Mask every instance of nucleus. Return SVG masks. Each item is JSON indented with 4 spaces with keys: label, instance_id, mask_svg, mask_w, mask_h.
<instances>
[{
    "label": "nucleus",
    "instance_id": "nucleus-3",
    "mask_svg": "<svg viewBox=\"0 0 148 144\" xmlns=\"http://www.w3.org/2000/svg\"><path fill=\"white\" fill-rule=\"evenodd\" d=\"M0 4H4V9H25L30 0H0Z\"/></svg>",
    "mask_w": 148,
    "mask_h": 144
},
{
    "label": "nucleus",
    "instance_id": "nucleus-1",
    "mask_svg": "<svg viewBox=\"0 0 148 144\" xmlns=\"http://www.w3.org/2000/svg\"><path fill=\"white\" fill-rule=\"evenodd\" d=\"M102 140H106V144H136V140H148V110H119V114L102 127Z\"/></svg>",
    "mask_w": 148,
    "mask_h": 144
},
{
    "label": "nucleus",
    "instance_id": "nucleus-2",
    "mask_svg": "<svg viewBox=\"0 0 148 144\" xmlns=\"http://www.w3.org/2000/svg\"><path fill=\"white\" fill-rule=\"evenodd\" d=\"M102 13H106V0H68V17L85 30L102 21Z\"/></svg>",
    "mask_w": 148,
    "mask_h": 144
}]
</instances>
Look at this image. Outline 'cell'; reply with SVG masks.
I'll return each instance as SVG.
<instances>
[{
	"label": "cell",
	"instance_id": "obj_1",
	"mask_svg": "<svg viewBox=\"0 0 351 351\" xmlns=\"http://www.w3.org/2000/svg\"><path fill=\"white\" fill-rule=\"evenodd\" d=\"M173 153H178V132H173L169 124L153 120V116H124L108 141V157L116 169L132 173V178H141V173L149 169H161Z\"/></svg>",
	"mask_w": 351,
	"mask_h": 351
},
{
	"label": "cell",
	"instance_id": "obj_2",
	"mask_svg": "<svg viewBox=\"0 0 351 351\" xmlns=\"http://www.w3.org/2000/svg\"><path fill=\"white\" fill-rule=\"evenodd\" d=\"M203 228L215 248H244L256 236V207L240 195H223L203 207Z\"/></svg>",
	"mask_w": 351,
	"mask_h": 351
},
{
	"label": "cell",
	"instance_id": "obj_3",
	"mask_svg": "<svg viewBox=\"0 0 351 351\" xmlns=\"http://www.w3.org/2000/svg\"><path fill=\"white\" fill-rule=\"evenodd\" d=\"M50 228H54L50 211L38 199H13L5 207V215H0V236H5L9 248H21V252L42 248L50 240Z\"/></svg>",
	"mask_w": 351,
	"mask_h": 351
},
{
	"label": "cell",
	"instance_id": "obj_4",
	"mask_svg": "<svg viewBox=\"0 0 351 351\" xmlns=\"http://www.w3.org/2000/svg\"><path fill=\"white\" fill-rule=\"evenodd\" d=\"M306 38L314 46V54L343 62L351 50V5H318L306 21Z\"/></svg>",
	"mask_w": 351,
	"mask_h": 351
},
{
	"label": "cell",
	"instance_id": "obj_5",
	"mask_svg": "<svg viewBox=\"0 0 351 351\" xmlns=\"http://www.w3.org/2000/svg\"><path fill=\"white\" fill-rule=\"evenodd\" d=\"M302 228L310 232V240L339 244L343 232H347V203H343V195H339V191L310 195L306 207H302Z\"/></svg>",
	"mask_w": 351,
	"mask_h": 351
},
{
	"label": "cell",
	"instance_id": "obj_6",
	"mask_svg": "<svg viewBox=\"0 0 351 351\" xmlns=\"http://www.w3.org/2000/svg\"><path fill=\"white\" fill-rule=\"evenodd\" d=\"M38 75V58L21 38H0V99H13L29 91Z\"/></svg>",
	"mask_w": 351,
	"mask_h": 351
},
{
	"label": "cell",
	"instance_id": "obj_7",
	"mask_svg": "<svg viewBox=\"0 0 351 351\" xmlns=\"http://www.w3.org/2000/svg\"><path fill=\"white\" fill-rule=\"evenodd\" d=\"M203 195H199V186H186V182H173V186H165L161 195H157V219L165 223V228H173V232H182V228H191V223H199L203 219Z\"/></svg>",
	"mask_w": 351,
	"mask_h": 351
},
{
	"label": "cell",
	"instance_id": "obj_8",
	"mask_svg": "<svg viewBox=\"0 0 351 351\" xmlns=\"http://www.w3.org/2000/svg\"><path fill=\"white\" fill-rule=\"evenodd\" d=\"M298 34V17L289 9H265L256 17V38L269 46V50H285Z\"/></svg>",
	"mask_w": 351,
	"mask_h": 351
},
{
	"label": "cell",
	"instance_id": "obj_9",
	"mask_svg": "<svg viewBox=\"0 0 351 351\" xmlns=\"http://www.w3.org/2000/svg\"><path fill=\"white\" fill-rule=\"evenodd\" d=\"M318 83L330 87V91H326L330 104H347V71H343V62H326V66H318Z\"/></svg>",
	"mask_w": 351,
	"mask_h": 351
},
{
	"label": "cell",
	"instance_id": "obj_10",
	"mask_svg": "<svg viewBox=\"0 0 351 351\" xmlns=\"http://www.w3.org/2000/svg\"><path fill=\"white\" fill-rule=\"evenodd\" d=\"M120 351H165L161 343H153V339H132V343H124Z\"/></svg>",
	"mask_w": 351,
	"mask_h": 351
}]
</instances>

——

#### [What you will do]
Tally the lines of the entries above that contain the string "masks", with case counting, and reply with the number alone.

#### [Reply]
2